_Set problem A_
Reproduce the Jairus passage from "Simply touching Jesus's" to "waste Jesus's time.".
_Set problem B_
Sum up the Jairus passage in two sentences.
_Set problem C_
Translate this sentence from the Jairus passage into Spanish: "She falls before Jesus and confesses the whole truth."

_Document passage_

The leader of a synagogue named Jairus falls at Jesus's feet, while he requests Jesus to revive his daughter who is dying.
Jesus goes with him, and the crowd follows, giving Jesus very little personal space.
Meanwhile, in the crowd there's a woman who's been suffering from worsening hemorrhages for twelve years.
After spending all her money on doctors, who have utterly failed to treat her, she touches Jesus's clothing with the expectation that doing this will provide a cure.
Simply touching Jesus's clothes does what money and doctors couldn't do. The woman is healed.
Jesus inwardly recognizes that his power has been exerted, stops dead in his tracks, and asks, "Who touched my clothes?"
The disciples suggest that his question is kind of dumb. After all, a huge crowd has been pressing in on him.
The woman is afraid because she knows she's been healed. Now's she going to get in trouble for accosting Jesus.
She falls before Jesus and confesses the whole truth.
But Jesus doesn't mind. She didn't accost him—she had faith, and that's what saved her. Good job. She should enjoy her health.
The narrator now resumes the frame-story that started in 5:21-24, as people inform Jairus that his daughter has died and shouldn't waste Jesus's time.
Death's not going to stop Jesus, who tells Jairus not to fear and to have faith.
Jesus takes Peter, James, and John, and they all enter the house of Jairus, where people are mourning.
Jesus tells them not to mourn because the child is not dead, but only sleeping.

_Data entries_
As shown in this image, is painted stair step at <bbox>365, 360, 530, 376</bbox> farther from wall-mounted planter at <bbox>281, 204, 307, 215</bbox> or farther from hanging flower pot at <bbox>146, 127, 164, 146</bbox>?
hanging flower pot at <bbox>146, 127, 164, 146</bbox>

---

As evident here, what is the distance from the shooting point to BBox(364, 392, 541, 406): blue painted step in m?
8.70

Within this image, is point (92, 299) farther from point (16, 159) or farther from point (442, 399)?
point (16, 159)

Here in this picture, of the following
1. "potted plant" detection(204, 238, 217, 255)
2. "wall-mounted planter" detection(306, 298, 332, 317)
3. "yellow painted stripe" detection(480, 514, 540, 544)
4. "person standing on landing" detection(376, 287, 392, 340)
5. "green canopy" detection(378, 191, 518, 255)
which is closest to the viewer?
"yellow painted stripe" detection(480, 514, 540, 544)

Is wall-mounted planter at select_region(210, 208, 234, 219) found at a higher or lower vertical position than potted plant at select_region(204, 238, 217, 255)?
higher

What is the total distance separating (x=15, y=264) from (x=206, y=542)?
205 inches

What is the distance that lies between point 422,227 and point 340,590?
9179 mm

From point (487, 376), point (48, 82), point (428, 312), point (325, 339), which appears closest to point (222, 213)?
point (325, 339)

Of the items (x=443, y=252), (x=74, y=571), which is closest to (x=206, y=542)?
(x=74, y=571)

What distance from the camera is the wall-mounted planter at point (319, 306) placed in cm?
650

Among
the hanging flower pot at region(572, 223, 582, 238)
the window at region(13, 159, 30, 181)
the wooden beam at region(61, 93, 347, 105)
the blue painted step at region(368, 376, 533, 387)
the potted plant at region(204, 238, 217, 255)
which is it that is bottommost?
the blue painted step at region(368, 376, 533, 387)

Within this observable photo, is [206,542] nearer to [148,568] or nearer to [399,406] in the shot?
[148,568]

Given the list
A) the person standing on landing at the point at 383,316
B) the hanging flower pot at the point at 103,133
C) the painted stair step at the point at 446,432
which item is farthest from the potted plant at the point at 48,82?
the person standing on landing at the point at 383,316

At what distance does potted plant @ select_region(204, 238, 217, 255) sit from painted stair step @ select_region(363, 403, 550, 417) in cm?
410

_Final result A_
Simply touching Jesus's clothes does what money and doctors couldn't do. The woman is healed.
Jesus inwardly recognizes that his power has been exerted, stops dead in his tracks, and asks, "Who touched my clothes?"
The disciples suggest that his question is kind of dumb. After all, a huge crowd has been pressing in on him.
The woman is afraid because she knows she's been healed. Now's she going to get in trouble for accosting Jesus.
She falls before Jesus and confesses the whole truth.
But Jesus doesn't mind. She didn't accost him—she had faith, and that's what saved her. Good job. She should enjoy her health.
The narrator now resumes the frame-story that started in 5:21-24, as people inform Jairus that his daughter has died and shouldn't waste Jesus's time.

_Final result B_
Jairus, a synagogue leader, asks Jesus to revive his dying daughter, and in the crowd following them a woman who has suffered hemorrhages for twelve years is healed by touching Jesus's clothes, and Jesus tells her that her faith saved her. When people tell Jairus his daughter has died, Jesus tells him to have faith, enters the house with Peter, James, and John, and tells the mourners the child is only sleeping.

_Final result C_
Ella cae ante Jesús y confiesa toda la verdad.